(THE TASK):
Write out the listing below exactly, and omit any images you find in it.
##### TASK INPUTS #####
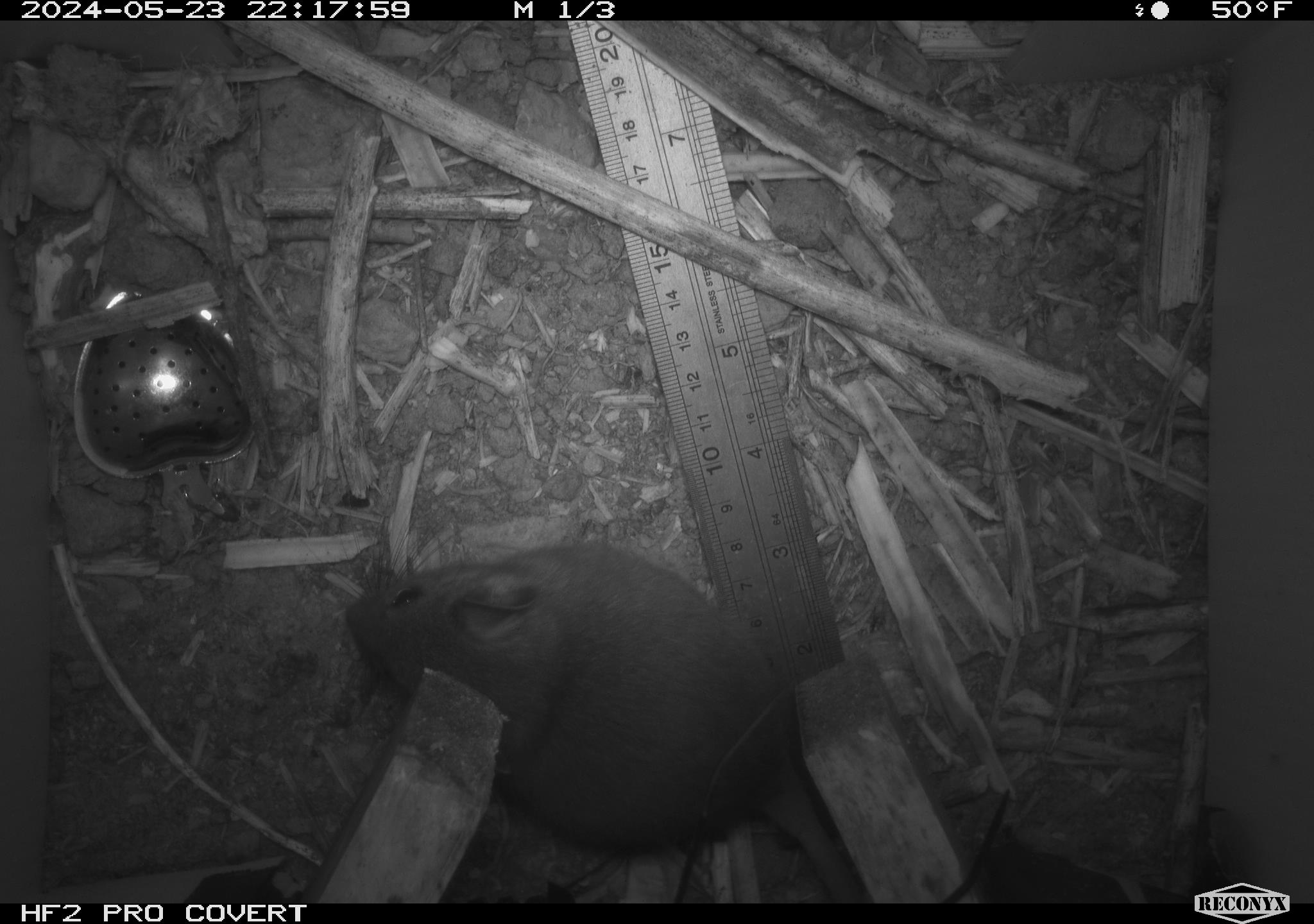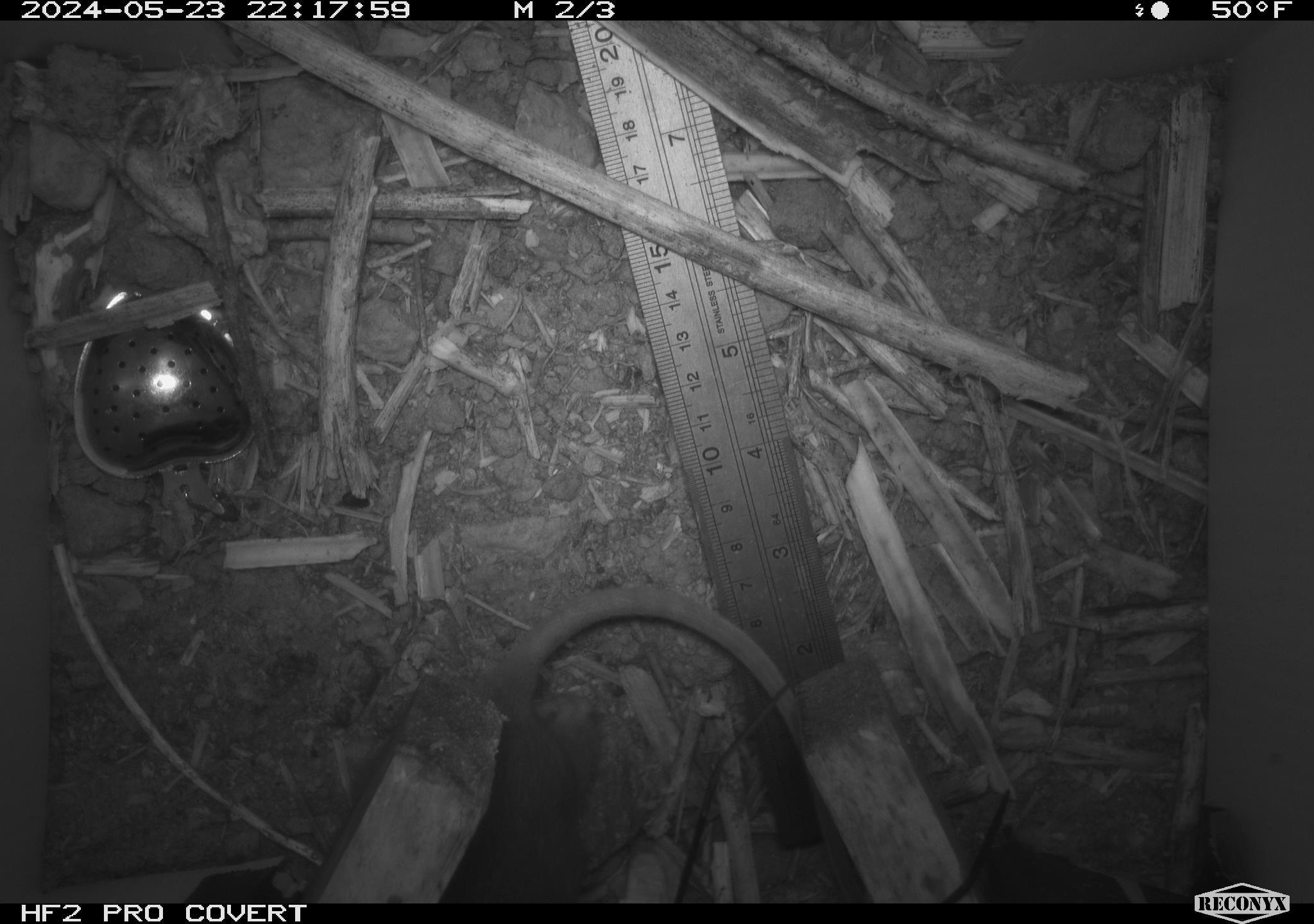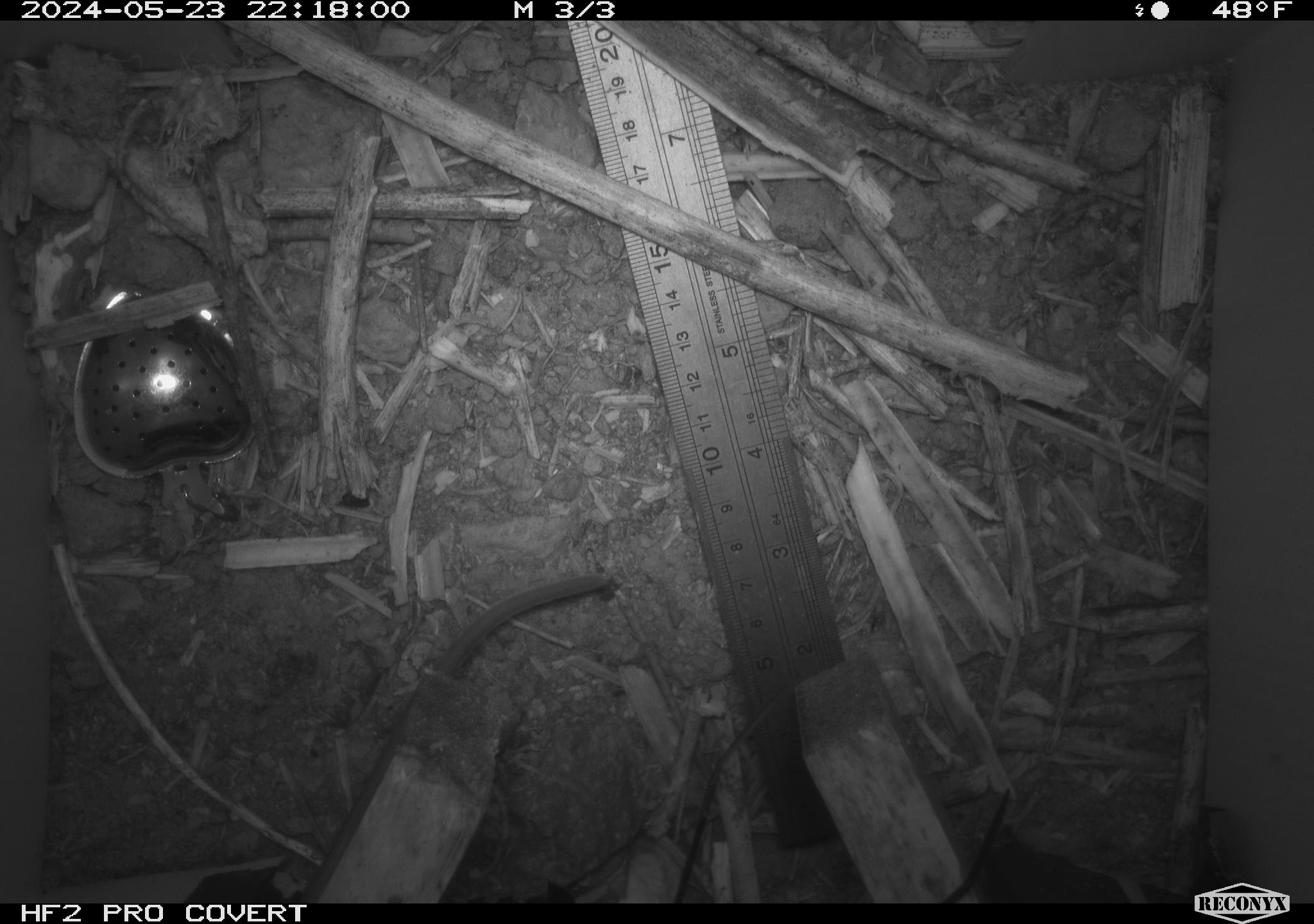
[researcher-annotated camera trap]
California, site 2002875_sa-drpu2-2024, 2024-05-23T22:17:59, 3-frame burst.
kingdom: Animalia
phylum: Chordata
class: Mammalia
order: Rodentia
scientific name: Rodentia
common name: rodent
#####
(TASK RESULT):
[researcher-annotated camera trap]
California, site 2002875_sa-drpu2-2024, 2024-05-23T22:17:59, 3-frame burst.
kingdom: Animalia
phylum: Chordata
class: Mammalia
order: Rodentia
scientific name: Rodentia
common name: rodent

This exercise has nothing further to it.